++++ EXERCISE DATA
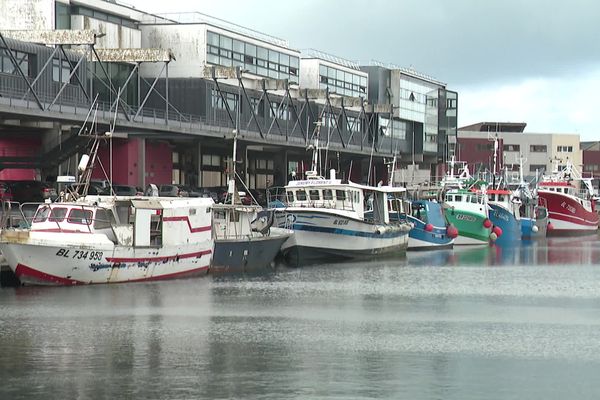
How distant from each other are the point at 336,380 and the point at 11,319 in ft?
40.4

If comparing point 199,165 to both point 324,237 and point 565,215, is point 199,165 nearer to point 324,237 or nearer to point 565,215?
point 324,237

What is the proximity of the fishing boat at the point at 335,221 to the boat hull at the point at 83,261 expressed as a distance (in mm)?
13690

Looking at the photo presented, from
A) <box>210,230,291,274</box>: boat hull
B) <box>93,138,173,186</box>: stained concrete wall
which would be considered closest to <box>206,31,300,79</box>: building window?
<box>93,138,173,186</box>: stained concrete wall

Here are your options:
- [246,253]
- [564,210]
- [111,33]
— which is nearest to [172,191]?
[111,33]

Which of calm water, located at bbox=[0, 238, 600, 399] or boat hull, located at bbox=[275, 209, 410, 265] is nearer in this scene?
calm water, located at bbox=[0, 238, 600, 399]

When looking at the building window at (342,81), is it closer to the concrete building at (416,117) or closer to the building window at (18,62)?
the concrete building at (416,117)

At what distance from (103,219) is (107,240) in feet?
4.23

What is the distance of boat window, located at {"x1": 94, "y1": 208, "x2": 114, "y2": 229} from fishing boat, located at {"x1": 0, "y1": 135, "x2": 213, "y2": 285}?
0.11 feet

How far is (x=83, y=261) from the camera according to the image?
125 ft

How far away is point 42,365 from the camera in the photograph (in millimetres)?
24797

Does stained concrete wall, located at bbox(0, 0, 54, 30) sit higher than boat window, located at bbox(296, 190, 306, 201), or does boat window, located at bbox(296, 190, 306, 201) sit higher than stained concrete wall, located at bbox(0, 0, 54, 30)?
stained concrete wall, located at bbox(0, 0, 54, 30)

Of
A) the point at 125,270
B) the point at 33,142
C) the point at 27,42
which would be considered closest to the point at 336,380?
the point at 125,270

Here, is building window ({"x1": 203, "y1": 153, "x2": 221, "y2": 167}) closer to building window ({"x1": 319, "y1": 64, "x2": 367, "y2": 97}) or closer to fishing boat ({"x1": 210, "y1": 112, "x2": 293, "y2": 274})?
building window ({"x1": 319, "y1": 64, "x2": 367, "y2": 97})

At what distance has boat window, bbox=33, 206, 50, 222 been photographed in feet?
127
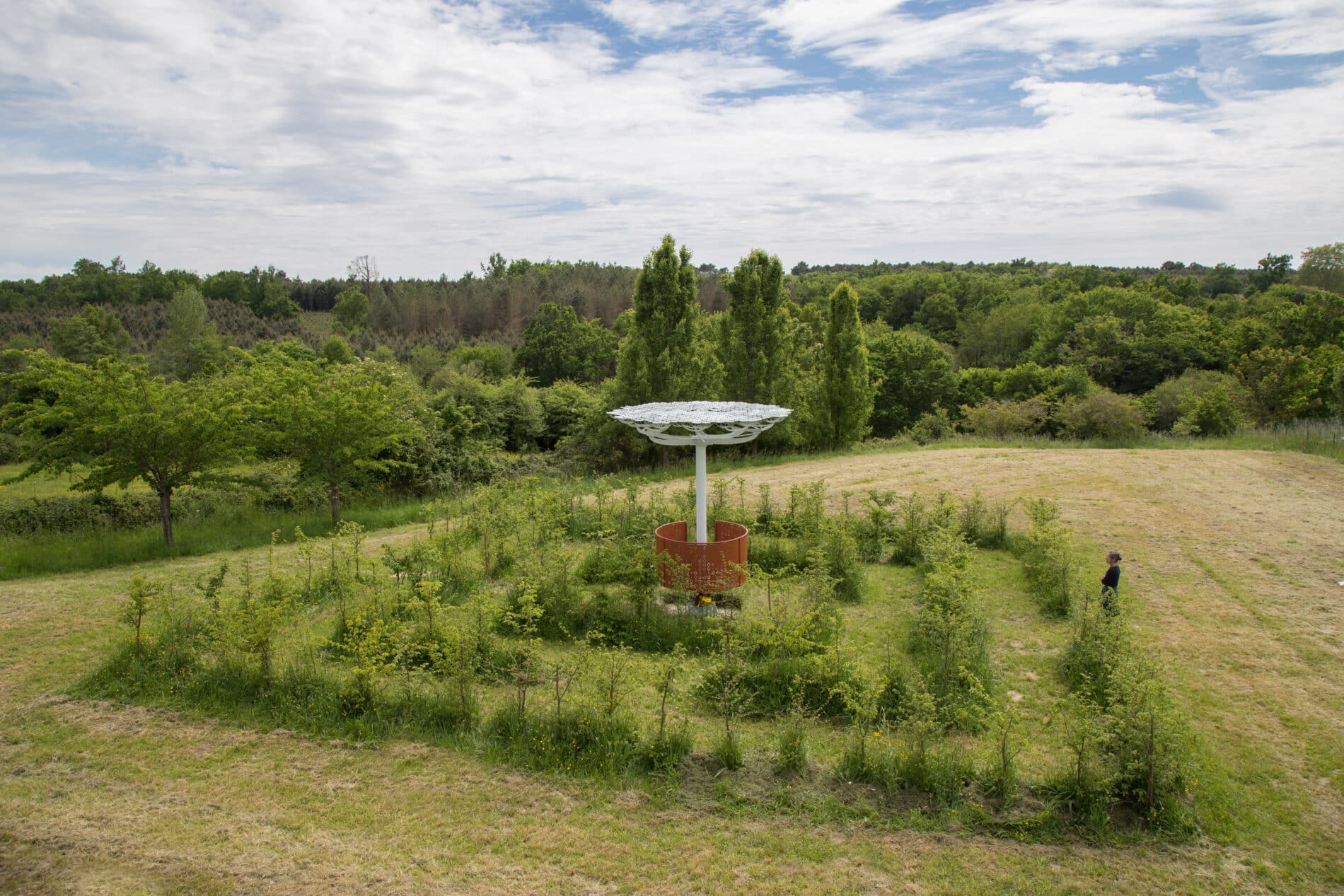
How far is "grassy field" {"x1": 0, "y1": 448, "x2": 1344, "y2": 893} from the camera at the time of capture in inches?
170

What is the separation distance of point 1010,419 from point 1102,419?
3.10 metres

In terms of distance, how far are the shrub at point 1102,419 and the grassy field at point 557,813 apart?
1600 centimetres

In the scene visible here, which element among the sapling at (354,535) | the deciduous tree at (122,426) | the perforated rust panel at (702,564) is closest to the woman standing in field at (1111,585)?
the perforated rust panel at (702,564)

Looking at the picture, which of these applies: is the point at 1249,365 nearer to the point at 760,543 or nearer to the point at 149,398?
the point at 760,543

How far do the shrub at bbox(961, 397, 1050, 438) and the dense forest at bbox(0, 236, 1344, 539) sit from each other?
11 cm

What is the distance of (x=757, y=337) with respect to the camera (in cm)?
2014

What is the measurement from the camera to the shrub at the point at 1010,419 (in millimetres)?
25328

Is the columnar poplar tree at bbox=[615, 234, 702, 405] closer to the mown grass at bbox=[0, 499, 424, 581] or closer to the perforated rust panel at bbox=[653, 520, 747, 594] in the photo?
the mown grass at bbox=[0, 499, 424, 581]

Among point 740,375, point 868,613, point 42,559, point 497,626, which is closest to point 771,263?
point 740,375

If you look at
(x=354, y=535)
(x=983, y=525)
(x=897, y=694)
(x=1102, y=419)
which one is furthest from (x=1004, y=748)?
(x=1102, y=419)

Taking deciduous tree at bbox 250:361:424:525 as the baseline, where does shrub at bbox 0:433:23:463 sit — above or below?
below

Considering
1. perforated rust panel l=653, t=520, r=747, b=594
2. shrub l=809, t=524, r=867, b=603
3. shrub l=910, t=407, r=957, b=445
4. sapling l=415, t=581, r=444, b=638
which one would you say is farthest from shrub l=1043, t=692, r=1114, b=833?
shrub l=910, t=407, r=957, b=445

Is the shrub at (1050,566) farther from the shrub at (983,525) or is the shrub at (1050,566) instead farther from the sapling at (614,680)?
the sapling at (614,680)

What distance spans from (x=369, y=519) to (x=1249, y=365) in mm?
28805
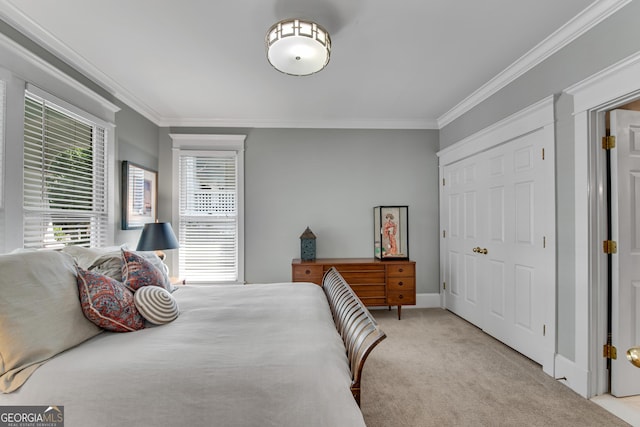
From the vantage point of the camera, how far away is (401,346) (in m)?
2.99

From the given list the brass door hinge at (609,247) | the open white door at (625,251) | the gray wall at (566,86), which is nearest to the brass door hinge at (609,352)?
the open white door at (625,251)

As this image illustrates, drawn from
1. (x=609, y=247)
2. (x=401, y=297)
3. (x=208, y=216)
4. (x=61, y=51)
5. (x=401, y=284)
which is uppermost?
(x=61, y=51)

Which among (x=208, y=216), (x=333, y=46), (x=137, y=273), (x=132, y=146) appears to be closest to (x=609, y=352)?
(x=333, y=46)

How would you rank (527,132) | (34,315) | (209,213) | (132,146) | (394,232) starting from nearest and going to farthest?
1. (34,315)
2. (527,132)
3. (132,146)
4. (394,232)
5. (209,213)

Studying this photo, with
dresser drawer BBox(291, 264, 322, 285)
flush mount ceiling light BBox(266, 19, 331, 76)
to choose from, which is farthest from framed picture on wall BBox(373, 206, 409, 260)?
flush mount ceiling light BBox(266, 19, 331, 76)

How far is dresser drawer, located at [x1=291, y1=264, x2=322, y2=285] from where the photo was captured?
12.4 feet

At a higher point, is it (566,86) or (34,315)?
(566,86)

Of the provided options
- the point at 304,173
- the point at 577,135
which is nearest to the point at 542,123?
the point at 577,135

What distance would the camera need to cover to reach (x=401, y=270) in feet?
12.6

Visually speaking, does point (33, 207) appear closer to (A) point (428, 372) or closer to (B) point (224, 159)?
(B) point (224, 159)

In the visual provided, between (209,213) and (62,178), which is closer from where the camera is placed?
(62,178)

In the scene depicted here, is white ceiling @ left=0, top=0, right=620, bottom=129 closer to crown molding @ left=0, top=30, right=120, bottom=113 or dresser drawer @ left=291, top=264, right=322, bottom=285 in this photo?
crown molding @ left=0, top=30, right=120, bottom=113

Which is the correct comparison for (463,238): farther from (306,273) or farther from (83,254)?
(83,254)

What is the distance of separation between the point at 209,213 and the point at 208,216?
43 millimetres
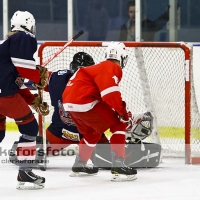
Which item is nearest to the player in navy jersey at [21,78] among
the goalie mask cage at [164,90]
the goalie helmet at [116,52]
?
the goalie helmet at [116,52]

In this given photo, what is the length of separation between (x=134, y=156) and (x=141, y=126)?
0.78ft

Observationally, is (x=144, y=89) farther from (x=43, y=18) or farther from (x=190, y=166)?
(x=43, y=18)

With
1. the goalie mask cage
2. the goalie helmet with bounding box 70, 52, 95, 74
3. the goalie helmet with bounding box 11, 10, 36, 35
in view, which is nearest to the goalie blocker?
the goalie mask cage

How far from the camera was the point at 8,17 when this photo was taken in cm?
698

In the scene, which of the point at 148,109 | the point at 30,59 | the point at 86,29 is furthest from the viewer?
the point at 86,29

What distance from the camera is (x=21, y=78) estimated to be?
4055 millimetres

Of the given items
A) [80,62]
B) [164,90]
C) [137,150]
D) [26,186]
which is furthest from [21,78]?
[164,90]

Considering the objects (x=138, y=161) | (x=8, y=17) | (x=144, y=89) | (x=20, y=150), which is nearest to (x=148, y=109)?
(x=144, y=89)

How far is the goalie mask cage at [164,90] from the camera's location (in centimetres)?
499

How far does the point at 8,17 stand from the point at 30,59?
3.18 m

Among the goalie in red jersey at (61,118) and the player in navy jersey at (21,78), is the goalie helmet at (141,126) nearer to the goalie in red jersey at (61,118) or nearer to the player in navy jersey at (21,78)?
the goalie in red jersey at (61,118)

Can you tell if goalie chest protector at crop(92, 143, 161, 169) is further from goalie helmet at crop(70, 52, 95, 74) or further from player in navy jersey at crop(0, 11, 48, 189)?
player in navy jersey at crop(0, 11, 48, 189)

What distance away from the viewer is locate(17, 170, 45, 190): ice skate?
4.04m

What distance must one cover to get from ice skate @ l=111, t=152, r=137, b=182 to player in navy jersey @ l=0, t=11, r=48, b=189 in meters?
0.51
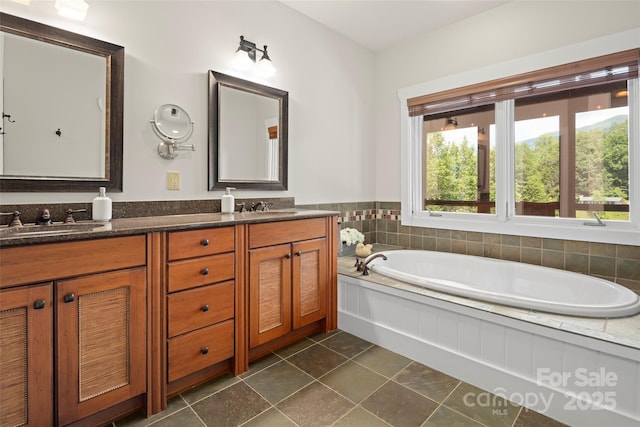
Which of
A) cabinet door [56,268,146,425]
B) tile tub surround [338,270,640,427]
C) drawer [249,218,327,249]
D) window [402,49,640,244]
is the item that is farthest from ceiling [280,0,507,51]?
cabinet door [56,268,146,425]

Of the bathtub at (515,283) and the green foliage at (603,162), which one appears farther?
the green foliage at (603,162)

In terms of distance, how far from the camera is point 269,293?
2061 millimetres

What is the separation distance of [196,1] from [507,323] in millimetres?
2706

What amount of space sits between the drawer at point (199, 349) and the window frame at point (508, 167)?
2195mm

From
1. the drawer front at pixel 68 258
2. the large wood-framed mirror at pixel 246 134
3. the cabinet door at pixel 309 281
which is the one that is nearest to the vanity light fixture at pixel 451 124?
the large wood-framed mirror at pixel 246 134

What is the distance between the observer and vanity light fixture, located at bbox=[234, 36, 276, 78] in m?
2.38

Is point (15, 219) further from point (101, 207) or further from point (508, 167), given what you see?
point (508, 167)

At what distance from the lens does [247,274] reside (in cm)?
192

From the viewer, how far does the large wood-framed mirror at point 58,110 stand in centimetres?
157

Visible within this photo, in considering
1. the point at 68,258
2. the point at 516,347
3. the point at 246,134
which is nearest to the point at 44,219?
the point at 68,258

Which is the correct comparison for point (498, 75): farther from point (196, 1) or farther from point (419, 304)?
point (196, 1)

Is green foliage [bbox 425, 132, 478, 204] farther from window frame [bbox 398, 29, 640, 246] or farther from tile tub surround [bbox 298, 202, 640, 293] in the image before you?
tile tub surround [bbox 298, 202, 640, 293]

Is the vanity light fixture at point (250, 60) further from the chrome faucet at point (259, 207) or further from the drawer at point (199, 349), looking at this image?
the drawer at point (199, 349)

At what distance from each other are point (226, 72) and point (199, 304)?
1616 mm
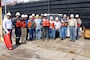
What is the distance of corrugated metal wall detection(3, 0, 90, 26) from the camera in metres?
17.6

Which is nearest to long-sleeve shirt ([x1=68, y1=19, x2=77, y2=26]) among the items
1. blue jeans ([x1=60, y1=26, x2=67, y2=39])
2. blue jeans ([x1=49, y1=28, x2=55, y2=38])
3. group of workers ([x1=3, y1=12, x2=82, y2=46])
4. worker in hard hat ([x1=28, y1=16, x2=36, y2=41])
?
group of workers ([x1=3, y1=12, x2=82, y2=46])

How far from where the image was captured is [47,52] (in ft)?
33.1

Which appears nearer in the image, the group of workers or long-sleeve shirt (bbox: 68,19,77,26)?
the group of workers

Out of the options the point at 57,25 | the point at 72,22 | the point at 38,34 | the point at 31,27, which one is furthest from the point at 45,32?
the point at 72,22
++++++++
_DO THIS_. Reproduce the lines from the line with "At what distance from each" through the last line of the entries exactly, including both ends and excluding pictures.

_EXERCISE SOLUTION_.
At what distance from each other are point (226, 72) and point (199, 304)?
1616 mm
What is the distance of corrugated metal wall detection(3, 0, 90, 26) from the camera in metres?
17.6

Which is nearest to long-sleeve shirt ([x1=68, y1=19, x2=77, y2=26]) among the items
1. blue jeans ([x1=60, y1=26, x2=67, y2=39])
2. blue jeans ([x1=49, y1=28, x2=55, y2=38])
3. group of workers ([x1=3, y1=12, x2=82, y2=46])
4. worker in hard hat ([x1=28, y1=16, x2=36, y2=41])
?
group of workers ([x1=3, y1=12, x2=82, y2=46])

How far from where the image was captured is [47,52] (in ft)?
33.1

Which appears nearer in the image, the group of workers or long-sleeve shirt (bbox: 68,19,77,26)?
the group of workers

Out of the options the point at 57,25 | the point at 72,22 | the point at 38,34 | the point at 31,27, which one is furthest from the point at 45,32?
the point at 72,22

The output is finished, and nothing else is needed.